I agonized and procrastinated writing my first novel, and struggled over and over again with page one. I felt like Bill Murray’s character in the classic movie, ”Groundhog Day”, where he wakes up every morning to relive February 2. Well , that’s me. I just started writing, first on white sheets of paper, and sometimes on the computer using my beloved Scrivener software, and kept writing the same beginning in different ways. I LOVE beginnings! But that’s other books’ beginnings. Mine was such a struggle. It’s definitely the most important part of any book, as any agent or publisher or author will tell you.
And so difficult to achieve. For those who write, it is known as “the hook”, the page-turning device that compels the reader to keep on spending time with your story. It needs to accomplish a lot.
I list everything I know or think I know about the major question or theme. In broad categories– major plot, scenes, events or characters – I start an outline. Then I add: dialogue, playing with each character—what he or she looks like, if there are siblings, partners, children. I play, expand, scribble, and talk to myself, trying to find voices. Sometimes I take long walks by myself and imagine conversations. I’m on my second novel and it hasn’t become any easier.
While writers are often divided into one of two types: pantsers (who write by the seat of their pants) and outliners (who map out the story in a systematic grid), I am an outlier. I do both. I usually start off “stream-of-consciousness” style, with a theme but no clear map. I have some sort of conflict or plot but usually am not sure of the ending. Will it be a happy one, ambiguous, or sad? I leave that to the resolution of the conflict, and that often takes on a life of its own
The outline is my first step to getting all the those black-and-white sentences onto the screen, or paper, or file cards, so I can see the overall pattern. It organizes my story—a Simple Map (yes, that’s the name of the software). Now I can step back and begin to visualize what works or doesn’t with all these beautiful little color “thought bubbles” on my laptop monitor. Beautiful bubbles filled with keywords from my outline.

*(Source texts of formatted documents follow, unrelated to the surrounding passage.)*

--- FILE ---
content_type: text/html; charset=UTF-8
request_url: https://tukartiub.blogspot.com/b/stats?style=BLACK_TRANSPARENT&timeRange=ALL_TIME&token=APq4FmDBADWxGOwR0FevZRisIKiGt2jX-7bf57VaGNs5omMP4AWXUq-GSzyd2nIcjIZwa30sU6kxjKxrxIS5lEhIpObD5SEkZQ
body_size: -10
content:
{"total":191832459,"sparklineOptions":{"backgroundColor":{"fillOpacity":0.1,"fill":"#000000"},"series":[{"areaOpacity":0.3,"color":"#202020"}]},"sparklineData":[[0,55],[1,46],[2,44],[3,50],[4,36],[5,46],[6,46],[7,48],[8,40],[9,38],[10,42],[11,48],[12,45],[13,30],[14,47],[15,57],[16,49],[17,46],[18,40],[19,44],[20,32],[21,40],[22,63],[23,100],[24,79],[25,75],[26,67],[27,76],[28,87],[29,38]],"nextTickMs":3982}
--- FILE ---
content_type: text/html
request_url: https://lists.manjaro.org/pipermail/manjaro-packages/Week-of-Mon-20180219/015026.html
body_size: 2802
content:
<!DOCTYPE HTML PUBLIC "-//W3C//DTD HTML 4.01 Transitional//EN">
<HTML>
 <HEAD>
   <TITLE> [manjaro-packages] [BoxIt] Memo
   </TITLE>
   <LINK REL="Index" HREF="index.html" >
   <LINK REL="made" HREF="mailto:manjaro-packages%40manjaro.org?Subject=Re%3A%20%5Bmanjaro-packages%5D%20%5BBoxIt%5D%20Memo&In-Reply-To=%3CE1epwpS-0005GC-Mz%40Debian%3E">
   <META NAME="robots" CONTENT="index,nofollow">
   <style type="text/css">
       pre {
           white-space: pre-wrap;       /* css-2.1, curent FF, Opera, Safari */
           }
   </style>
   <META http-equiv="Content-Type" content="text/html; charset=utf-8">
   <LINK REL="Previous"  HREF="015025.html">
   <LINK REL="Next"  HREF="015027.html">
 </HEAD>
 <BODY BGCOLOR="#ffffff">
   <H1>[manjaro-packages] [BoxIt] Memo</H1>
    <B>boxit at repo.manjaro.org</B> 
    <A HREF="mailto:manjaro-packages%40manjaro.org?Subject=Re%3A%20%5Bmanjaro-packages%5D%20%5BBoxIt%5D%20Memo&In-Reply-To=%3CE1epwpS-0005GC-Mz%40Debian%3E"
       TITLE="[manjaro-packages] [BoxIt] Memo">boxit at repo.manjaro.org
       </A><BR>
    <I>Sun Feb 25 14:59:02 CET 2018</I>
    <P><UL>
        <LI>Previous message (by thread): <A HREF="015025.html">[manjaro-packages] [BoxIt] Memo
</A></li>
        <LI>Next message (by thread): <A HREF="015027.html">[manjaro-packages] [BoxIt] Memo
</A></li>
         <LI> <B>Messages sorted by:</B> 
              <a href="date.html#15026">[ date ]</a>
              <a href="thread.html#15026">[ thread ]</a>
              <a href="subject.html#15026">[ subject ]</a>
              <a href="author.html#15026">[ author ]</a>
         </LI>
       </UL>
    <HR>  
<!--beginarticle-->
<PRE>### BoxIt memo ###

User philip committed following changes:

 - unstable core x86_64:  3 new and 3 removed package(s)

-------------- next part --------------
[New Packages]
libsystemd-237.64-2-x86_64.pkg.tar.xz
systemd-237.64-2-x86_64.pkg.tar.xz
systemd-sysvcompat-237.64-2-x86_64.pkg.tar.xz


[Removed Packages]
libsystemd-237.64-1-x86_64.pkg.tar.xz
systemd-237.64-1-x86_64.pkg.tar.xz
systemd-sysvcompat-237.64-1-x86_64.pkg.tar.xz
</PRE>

I start developing a history for each character. I am collecting imagined data about my characters evolving over time. Connections emerge—and I can speculate where I hope my readers will connect the dots and imagine their own resolution to the conflict. Sometimes, this is where I can tweak my outline or ignore it completely, knowing there is a map although the destination may have changed. I don’t have to follow it. But my map is full of places and scenes.
The outline is a tool, use it or discard it. It’s only one device among many that stirs up the imagination. All that matters for me is that page one is behind me. For now. I will be writing that first page over and over again. Once I know the ending, which will change too. After rewriting the first chapter over and over again, seesawing back and forth. But I am on my way.